▶ _Requirement_
Nothing but an exact reprint of the records is to be returned.

● ● ● ● ●

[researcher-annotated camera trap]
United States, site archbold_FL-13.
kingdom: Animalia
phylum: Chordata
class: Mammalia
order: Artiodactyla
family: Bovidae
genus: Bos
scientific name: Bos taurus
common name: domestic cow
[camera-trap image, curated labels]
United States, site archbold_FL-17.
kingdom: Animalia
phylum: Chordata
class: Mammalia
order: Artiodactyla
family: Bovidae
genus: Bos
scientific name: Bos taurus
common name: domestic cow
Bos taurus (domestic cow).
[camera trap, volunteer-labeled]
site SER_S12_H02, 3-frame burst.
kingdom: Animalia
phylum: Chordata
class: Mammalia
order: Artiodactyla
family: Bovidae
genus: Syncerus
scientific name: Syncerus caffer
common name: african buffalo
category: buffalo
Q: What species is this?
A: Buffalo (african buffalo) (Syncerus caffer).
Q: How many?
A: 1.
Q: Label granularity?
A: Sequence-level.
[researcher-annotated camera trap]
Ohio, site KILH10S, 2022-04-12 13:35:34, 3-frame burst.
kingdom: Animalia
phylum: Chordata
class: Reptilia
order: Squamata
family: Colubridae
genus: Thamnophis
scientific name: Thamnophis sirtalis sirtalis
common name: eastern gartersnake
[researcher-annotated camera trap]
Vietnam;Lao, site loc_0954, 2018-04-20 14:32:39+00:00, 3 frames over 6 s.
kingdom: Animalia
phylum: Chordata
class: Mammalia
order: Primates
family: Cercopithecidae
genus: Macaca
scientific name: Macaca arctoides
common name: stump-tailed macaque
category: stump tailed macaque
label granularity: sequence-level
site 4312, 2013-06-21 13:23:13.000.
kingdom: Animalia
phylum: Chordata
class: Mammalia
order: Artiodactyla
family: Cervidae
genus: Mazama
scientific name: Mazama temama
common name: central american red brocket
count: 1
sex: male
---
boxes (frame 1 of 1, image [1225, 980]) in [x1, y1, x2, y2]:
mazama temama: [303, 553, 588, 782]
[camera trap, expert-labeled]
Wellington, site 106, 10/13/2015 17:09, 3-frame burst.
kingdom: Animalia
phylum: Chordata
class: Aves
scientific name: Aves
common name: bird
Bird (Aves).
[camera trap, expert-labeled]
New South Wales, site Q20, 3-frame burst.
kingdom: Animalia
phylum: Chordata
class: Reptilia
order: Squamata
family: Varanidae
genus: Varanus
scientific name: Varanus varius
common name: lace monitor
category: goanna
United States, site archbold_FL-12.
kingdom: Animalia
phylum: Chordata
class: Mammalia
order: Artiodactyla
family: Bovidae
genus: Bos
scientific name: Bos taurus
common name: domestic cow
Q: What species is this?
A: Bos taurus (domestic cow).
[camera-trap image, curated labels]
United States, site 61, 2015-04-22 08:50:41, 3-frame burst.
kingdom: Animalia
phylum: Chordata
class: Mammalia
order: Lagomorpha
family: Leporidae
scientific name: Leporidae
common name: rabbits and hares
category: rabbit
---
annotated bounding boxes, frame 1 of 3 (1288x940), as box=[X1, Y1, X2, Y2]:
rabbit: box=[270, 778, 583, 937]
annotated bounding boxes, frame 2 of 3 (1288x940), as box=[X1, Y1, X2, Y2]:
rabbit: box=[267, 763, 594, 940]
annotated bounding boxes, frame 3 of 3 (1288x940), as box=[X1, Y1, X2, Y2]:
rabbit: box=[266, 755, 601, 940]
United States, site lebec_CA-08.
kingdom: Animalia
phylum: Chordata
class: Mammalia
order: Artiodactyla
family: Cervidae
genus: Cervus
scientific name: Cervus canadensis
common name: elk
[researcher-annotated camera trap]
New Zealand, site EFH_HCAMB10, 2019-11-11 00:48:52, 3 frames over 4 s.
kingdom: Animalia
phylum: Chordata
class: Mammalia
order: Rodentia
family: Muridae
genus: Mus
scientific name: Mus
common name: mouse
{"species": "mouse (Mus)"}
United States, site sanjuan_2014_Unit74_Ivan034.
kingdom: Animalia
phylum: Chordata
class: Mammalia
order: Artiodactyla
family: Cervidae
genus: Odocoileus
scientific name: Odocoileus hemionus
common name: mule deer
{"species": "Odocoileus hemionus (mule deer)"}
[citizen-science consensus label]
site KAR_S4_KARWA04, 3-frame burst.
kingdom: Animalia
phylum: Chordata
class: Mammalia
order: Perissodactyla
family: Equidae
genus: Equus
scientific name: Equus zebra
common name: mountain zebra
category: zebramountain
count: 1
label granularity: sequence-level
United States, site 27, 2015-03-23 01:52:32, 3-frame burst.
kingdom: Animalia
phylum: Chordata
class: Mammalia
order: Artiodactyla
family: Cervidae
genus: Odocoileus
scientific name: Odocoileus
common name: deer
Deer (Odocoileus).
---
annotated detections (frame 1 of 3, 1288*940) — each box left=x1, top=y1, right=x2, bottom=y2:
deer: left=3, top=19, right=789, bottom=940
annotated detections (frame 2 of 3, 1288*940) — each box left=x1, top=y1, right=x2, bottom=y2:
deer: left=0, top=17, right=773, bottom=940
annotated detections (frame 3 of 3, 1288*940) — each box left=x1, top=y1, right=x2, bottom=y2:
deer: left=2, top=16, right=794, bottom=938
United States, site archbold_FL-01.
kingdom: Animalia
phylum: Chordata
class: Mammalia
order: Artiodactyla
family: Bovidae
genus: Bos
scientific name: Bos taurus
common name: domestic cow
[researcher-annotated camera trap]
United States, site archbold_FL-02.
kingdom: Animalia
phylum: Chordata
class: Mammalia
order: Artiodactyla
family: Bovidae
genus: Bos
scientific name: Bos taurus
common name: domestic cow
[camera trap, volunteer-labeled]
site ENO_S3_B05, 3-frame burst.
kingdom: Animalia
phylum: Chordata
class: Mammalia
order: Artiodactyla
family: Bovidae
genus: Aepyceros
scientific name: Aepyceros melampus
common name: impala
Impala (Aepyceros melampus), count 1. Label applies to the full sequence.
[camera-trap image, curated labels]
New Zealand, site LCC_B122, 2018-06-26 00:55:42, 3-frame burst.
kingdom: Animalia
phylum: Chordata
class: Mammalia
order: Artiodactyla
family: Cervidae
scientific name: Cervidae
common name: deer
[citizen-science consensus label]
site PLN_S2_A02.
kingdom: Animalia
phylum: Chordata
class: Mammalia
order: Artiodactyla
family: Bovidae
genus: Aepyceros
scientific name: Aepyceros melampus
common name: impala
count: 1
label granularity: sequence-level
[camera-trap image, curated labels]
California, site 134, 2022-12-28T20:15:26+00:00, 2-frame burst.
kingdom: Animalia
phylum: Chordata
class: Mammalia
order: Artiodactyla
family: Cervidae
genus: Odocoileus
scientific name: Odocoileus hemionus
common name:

● ● ● ● ●

▶ _Task solution_
[researcher-annotated camera trap]
United States, site archbold_FL-13.
kingdom: Animalia
phylum: Chordata
class: Mammalia
order: Artiodactyla
family: Bovidae
genus: Bos
scientific name: Bos taurus
common name: domestic cow
[camera-trap image, curated labels]
United States, site archbold_FL-17.
kingdom: Animalia
phylum: Chordata
class: Mammalia
order: Artiodactyla
family: Bovidae
genus: Bos
scientific name: Bos taurus
common name: domestic cow
Bos taurus (domestic cow).
[camera trap, volunteer-labeled]
site SER_S12_H02, 3-frame burst.
kingdom: Animalia
phylum: Chordata
class: Mammalia
order: Artiodactyla
family: Bovidae
genus: Syncerus
scientific name: Syncerus caffer
common name: african buffalo
category: buffalo
Q: What species is this?
A: Buffalo (african buffalo) (Syncerus caffer).
Q: How many?
A: 1.
Q: Label granularity?
A: Sequence-level.
[researcher-annotated camera trap]
Ohio, site KILH10S, 2022-04-12 13:35:34, 3-frame burst.
kingdom: Animalia
phylum: Chordata
class: Reptilia
order: Squamata
family: Colubridae
genus: Thamnophis
scientific name: Thamnophis sirtalis sirtalis
common name: eastern gartersnake
[researcher-annotated camera trap]
Vietnam;Lao, site loc_0954, 2018-04-20 14:32:39+00:00, 3 frames over 6 s.
kingdom: Animalia
phylum: Chordata
class: Mammalia
order: Primates
family: Cercopithecidae
genus: Macaca
scientific name: Macaca arctoides
common name: stump-tailed macaque
category: stump tailed macaque
label granularity: sequence-level
site 4312, 2013-06-21 13:23:13.000.
kingdom: Animalia
phylum: Chordata
class: Mammalia
order: Artiodactyla
family: Cervidae
genus: Mazama
scientific name: Mazama temama
common name: central american red brocket
count: 1
sex: male
---
boxes (frame 1 of 1, image [1225, 980]) in [x1, y1, x2, y2]:
mazama temama: [303, 553, 588, 782]
[camera trap, expert-labeled]
Wellington, site 106, 10/13/2015 17:09, 3-frame burst.
kingdom: Animalia
phylum: Chordata
class: Aves
scientific name: Aves
common name: bird
Bird (Aves).
[camera trap, expert-labeled]
New South Wales, site Q20, 3-frame burst.
kingdom: Animalia
phylum: Chordata
class: Reptilia
order: Squamata
family: Varanidae
genus: Varanus
scientific name: Varanus varius
common name: lace monitor
category: goanna
United States, site archbold_FL-12.
kingdom: Animalia
phylum: Chordata
class: Mammalia
order: Artiodactyla
family: Bovidae
genus: Bos
scientific name: Bos taurus
common name: domestic cow
Q: What species is this?
A: Bos taurus (domestic cow).
[camera-trap image, curated labels]
United States, site 61, 2015-04-22 08:50:41, 3-frame burst.
kingdom: Animalia
phylum: Chordata
class: Mammalia
order: Lagomorpha
family: Leporidae
scientific name: Leporidae
common name: rabbits and hares
category: rabbit
---
annotated bounding boxes, frame 1 of 3 (1288x940), as box=[X1, Y1, X2, Y2]:
rabbit: box=[270, 778, 583, 937]
annotated bounding boxes, frame 2 of 3 (1288x940), as box=[X1, Y1, X2, Y2]:
rabbit: box=[267, 763, 594, 940]
annotated bounding boxes, frame 3 of 3 (1288x940), as box=[X1, Y1, X2, Y2]:
rabbit: box=[266, 755, 601, 940]
United States, site lebec_CA-08.
kingdom: Animalia
phylum: Chordata
class: Mammalia
order: Artiodactyla
family: Cervidae
genus: Cervus
scientific name: Cervus canadensis
common name: elk
[researcher-annotated camera trap]
New Zealand, site EFH_HCAMB10, 2019-11-11 00:48:52, 3 frames over 4 s.
kingdom: Animalia
phylum: Chordata
class: Mammalia
order: Rodentia
family: Muridae
genus: Mus
scientific name: Mus
common name: mouse
{"species": "mouse (Mus)"}
United States, site sanjuan_2014_Unit74_Ivan034.
kingdom: Animalia
phylum: Chordata
class: Mammalia
order: Artiodactyla
family: Cervidae
genus: Odocoileus
scientific name: Odocoileus hemionus
common name: mule deer
{"species": "Odocoileus hemionus (mule deer)"}
[citizen-science consensus label]
site KAR_S4_KARWA04, 3-frame burst.
kingdom: Animalia
phylum: Chordata
class: Mammalia
order: Perissodactyla
family: Equidae
genus: Equus
scientific name: Equus zebra
common name: mountain zebra
category: zebramountain
count: 1
label granularity: sequence-level
United States, site 27, 2015-03-23 01:52:32, 3-frame burst.
kingdom: Animalia
phylum: Chordata
class: Mammalia
order: Artiodactyla
family: Cervidae
genus: Odocoileus
scientific name: Odocoileus
common name: deer
Deer (Odocoileus).
---
annotated detections (frame 1 of 3, 1288*940) — each box left=x1, top=y1, right=x2, bottom=y2:
deer: left=3, top=19, right=789, bottom=940
annotated detections (frame 2 of 3, 1288*940) — each box left=x1, top=y1, right=x2, bottom=y2:
deer: left=0, top=17, right=773, bottom=940
annotated detections (frame 3 of 3, 1288*940) — each box left=x1, top=y1, right=x2, bottom=y2:
deer: left=2, top=16, right=794, bottom=938
United States, site archbold_FL-01.
kingdom: Animalia
phylum: Chordata
class: Mammalia
order: Artiodactyla
family: Bovidae
genus: Bos
scientific name: Bos taurus
common name: domestic cow
[researcher-annotated camera trap]
United States, site archbold_FL-02.
kingdom: Animalia
phylum: Chordata
class: Mammalia
order: Artiodactyla
family: Bovidae
genus: Bos
scientific name: Bos taurus
common name: domestic cow
[camera trap, volunteer-labeled]
site ENO_S3_B05, 3-frame burst.
kingdom: Animalia
phylum: Chordata
class: Mammalia
order: Artiodactyla
family: Bovidae
genus: Aepyceros
scientific name: Aepyceros melampus
common name: impala
Impala (Aepyceros melampus), count 1. Label applies to the full sequence.
[camera-trap image, curated labels]
New Zealand, site LCC_B122, 2018-06-26 00:55:42, 3-frame burst.
kingdom: Animalia
phylum: Chordata
class: Mammalia
order: Artiodactyla
family: Cervidae
scientific name: Cervidae
common name: deer
[citizen-science consensus label]
site PLN_S2_A02.
kingdom: Animalia
phylum: Chordata
class: Mammalia
order: Artiodactyla
family: Bovidae
genus: Aepyceros
scientific name: Aepyceros melampus
common name: impala
count: 1
label granularity: sequence-level
[camera-trap image, curated labels]
California, site 134, 2022-12-28T20:15:26+00:00, 2-frame burst.
kingdom: Animalia
phylum: Chordata
class: Mammalia
order: Artiodactyla
family: Cervidae
genus: Odocoileus
scientific name: Odocoileus hemionus
common name:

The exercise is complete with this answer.